(CONJUNTO DE TAREFAS):
**1.** No trecho sobre o direito de preferência no arrendamento rural, o proprietário pode ser obrigado a desmembrar o imóvel rural?
**2.** Mostre, copiando-as integralmente, todas as linhas dos registros que contêm a palavra "items". Diferencie maiúsculas de minúsculas.

(TRECHO EXIBIDO):
※

Nos casos em que o arrendamento seja de apenas parte do imóvel rural e o proprietário pretenda vender a totalidade da área, surge controvérsia sobre a instrumentalização do direito de preferência. Entendemos que o proprietário não pode ser obrigado a desmembrar o imóvel rural, evitando, assim, os custos de desvalorização da área e de desmembramento do imóvel, sobretudo quando a área ocupada for inferior à fração mínima de parcelamento da região, com finalidade de evitar o minifúndio. Mas, de qualquer forma, ele deverá ser notificado para exercer a preferência.


12. E QUANDO HÁ VÁRIOS CONDÔMINOS ARRENDADORES, DE QUEM É A PREFERÊNCIA NO CASO DE VENDA DO IMÓVEL, DO CONDÔMINO ARRENDADOR OU DO ARRENDATÁRIO?

※

(DADOS DAS TAREFAS):
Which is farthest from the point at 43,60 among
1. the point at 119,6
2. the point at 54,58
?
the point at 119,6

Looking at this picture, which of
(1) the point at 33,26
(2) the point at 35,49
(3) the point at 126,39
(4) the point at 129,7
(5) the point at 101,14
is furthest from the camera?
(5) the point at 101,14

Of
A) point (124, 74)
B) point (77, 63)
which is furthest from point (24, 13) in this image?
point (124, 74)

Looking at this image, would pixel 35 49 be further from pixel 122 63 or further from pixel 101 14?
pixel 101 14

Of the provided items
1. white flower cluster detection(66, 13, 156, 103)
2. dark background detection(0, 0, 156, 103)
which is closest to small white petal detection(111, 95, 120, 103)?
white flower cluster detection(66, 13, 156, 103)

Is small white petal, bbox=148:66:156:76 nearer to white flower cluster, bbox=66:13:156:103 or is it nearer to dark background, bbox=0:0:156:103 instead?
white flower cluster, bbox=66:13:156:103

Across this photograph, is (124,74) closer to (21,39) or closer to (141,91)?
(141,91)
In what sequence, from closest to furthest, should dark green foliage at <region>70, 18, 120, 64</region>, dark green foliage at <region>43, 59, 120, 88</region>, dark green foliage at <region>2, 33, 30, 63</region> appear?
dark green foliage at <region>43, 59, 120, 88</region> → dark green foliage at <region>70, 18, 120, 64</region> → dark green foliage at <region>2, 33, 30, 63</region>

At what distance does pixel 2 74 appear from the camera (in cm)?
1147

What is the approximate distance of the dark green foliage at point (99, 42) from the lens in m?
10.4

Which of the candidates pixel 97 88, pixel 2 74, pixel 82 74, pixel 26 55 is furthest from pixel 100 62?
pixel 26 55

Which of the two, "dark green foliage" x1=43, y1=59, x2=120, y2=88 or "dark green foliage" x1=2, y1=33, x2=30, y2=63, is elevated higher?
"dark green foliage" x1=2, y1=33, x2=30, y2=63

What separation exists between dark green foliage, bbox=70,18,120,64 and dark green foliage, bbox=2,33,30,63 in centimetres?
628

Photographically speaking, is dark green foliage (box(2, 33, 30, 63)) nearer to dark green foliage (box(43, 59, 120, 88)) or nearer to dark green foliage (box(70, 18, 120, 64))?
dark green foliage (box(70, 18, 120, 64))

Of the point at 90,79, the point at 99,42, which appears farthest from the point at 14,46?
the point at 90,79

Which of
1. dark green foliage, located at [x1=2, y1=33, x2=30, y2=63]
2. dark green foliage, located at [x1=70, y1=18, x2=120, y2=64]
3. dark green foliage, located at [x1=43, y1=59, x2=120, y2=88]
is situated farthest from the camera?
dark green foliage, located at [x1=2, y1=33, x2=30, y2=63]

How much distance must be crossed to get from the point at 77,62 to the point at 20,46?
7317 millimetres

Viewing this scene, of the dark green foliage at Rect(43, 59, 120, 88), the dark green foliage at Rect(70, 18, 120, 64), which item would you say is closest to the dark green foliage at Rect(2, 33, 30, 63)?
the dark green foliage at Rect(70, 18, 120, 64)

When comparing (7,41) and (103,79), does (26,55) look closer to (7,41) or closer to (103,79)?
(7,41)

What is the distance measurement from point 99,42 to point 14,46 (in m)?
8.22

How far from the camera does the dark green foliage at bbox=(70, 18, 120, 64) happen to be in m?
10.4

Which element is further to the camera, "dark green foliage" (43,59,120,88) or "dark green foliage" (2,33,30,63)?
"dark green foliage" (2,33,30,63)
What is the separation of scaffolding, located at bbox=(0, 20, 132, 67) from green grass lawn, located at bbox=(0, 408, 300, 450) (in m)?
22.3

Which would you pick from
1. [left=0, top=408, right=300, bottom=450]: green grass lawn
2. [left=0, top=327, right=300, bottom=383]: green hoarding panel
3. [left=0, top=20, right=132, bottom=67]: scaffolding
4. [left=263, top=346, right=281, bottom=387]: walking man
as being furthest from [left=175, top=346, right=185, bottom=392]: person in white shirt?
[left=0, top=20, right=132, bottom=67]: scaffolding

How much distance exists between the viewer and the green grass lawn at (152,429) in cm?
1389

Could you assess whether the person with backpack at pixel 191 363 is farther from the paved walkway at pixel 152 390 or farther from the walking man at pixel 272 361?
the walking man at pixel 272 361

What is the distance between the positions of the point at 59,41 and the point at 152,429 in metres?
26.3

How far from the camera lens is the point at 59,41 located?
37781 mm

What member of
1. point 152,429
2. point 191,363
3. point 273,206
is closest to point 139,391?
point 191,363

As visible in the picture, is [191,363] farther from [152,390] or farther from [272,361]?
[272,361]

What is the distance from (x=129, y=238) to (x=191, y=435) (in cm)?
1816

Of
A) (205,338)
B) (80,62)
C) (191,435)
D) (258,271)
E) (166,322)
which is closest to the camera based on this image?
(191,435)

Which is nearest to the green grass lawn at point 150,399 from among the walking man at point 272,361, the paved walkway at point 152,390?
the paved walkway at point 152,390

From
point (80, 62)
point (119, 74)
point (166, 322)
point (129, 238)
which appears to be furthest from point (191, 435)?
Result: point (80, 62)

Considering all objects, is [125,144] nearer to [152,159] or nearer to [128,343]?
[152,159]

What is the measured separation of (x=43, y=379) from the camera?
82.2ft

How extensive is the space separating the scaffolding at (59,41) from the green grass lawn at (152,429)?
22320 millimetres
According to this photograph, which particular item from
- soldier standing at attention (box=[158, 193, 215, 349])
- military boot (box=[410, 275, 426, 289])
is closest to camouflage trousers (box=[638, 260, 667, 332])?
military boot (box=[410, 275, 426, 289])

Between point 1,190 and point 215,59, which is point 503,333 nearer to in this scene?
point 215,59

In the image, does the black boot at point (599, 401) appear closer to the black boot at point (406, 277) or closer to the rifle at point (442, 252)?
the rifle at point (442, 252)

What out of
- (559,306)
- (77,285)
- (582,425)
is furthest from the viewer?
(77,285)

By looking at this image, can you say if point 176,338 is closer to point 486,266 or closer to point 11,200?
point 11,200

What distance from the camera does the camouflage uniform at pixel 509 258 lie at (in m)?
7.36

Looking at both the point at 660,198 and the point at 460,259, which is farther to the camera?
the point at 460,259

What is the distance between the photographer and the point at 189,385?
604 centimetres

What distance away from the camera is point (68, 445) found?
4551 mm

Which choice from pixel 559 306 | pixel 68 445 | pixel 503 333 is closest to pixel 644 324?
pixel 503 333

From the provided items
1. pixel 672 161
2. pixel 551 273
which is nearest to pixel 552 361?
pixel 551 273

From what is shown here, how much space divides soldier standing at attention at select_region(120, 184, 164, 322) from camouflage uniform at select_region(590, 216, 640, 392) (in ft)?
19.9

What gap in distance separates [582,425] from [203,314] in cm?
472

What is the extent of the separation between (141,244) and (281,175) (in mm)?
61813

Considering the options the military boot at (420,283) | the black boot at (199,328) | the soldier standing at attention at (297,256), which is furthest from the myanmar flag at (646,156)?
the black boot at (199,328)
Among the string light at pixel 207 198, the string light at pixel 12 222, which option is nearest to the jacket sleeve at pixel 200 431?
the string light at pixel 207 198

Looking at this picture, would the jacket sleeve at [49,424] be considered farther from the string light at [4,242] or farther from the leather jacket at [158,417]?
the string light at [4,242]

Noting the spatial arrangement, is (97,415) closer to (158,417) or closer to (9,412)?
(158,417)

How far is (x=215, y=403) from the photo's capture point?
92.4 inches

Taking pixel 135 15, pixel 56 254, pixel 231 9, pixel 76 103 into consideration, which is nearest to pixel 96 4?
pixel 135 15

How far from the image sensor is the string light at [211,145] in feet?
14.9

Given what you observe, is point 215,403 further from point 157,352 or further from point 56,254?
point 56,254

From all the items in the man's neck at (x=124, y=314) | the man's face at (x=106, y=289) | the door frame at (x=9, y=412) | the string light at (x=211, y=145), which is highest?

※

(RESPOSTAS DAS TAREFAS):
**1.** Não; o trecho entende que o proprietário não pode ser obrigado a desmembrar o imóvel rural.

**2.**
Of the provided items
From the provided items
From all the items in the man's neck at (x=124, y=314) | the man's face at (x=106, y=289) | the door frame at (x=9, y=412) | the string light at (x=211, y=145), which is highest?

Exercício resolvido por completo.